◆ SOURCE PASSAGE:
That's very kind of you! I'm quite close to Uxbridge so not very far at all, how are you finding your new lathe?



DUNK_WALES":w67cn4ww said:


> Hi depending on how far your willing to travel I would keep an eye on something like this starting bid £150 buy it now £250 could get a bargin


Cheers Lee! Funny enough I was just looking at this, if it doesn't go above £180 I'll be able to get a hold of it! 


So I guess it's come down the Axminster AWVSL900, the Power CCL (which am I right in saying are the same machine? Any differences in quality?), the RECORD CL? OR the SIP 01940 being sold by Chrispy.

The Axminister looks virtually new and comes with a chuck, callipers and unspecified chisels.
The Power comes with grinder, dust extractor and a whole lot of wood! 
The Record is the same as this lathe and comes with the same set of chucks and chisels! lathe-for-sale-plus-accessories-etc-t60745.html
The SIP _*seems*_ like a better machine (larger, looks heavier, higher wattage motor) but as someone who is unlikely to know better for sometime (even with brief use of a lathe) I'm unsure considering it's little brother (SIP-01488) has brought disgust to many a forum thread I've visited..

In terms of additional tools (chisels, chucks, grinder, extraction, circular sander etc) I know I'm going to need a couple of decent chisels and a chuck to get me started (maybe calipers?) but I'm not too bothered about the rest at the moment as those are things that I can always buy/build in the future or even borrow in the meantime. Obviously if they're included in a purchase it would sweeten things up but I'm focused on getting the best lathe for my money and then accumulating other bits and bobs.

Once again thanks for the help everyone and if anyone can confirm the Axminster & Power are the same machine and maybe give me an insight into whether the SIP 01940 or the Record are better lathes/will last me longer you'd really be helping me out!

◆ ENTRIES:
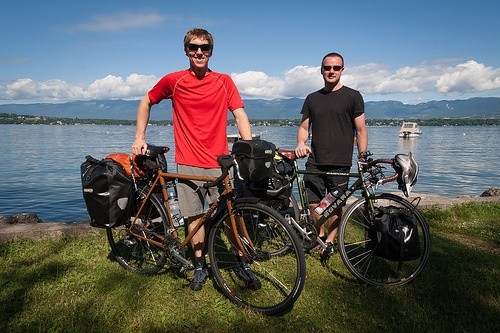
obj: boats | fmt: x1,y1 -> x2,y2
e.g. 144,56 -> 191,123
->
398,121 -> 422,139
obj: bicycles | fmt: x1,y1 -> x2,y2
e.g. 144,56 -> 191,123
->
106,137 -> 307,316
235,152 -> 431,288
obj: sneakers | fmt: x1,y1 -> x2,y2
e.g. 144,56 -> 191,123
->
233,264 -> 262,290
190,266 -> 209,291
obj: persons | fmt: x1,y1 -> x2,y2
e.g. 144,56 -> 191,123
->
295,51 -> 369,259
132,27 -> 262,292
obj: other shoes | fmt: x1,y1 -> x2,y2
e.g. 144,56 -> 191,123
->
320,242 -> 334,259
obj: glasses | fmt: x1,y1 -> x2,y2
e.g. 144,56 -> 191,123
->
323,66 -> 343,72
187,43 -> 211,52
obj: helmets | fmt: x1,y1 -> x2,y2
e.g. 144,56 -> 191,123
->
393,151 -> 420,197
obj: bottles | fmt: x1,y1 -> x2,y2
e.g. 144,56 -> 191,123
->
313,190 -> 343,216
167,187 -> 185,228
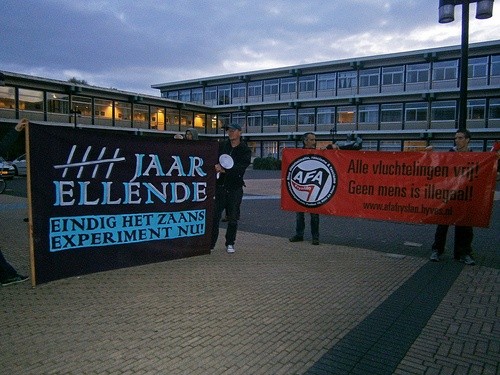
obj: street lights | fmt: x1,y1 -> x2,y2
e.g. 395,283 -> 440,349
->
438,0 -> 494,130
220,123 -> 229,141
70,106 -> 82,128
329,127 -> 337,144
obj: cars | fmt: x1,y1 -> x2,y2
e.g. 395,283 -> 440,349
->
0,156 -> 16,179
10,153 -> 27,177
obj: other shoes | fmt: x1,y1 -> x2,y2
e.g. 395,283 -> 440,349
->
1,274 -> 29,286
289,235 -> 303,242
226,245 -> 235,252
459,255 -> 475,265
313,239 -> 319,245
430,251 -> 440,262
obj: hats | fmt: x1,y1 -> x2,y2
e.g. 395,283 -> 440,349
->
225,124 -> 241,131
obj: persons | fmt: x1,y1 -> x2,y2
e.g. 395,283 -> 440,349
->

◆ STATED GOAL 1: In the lathe thread, take the part that opens with "The Power comes" and closes with "thread I've visited..", switch "grinder" to "bench sander", and write that part out again.
◆ STATED GOAL 2: According to the lathe thread, what comes with the Axminster?
◆ STATED GOAL 3: Supply the next part of the lathe thread, starting from where it stops.
The listing is separate material and is not part of the lathe thread.

◆ EXERCISE ANSWER 1:
The Power comes with bench sander, dust extractor and a whole lot of wood! 
The Record is the same as this lathe and comes with the same set of chucks and chisels! lathe-for-sale-plus-accessories-etc-t60745.html
The SIP _*seems*_ like a better machine (larger, looks heavier, higher wattage motor) but as someone who is unlikely to know better for sometime (even with brief use of a lathe) I'm unsure considering it's little brother (SIP-01488) has brought disgust to many a forum thread I've visited..

◆ EXERCISE ANSWER 2: A chuck, callipers and unspecified chisels.

◆ EXERCISE ANSWER 3:
Oz


----------



## procell (8 Oct 2013)

PM sent Oz


----------



## Ozzaiii (10 Oct 2013)

procell":9gqt3tf9 said:


> PM sent Oz



Hi Keith, sorry for the late reply I can't PM till I've 'participated' more.. Is it alright to give you a shout Sunday?

Cheers 
Oz


----------



## procell (10 Oct 2013)

sure no problem at all


----------



## renderer01 (13 Oct 2013)

Im not new to this forum but have not been here for years and forgot old details completely. Been turning wood on and off for many years, big difference is im retired now and have time to turn. So here we go, been turning solidly now for last 3 years with a cl3 which has never been all I expected it to be its always been a little dissapointing mostly because the bearing adjustment has never worked the way it should and record simply say it shouldnt happen. When I adjust bearing tiny increments! and it is just rotatable on spindle I then re tighten the outer locking ring and the whole thing goes slack again? 
I have decided to purchase a new and more rewarding lathe my budget is around a grand but where ever I look I see more potentiol problems have read some reviews re record or technatool 1624 44 which are not encouraging and frankly are off putting. Does any one here have any better ideas?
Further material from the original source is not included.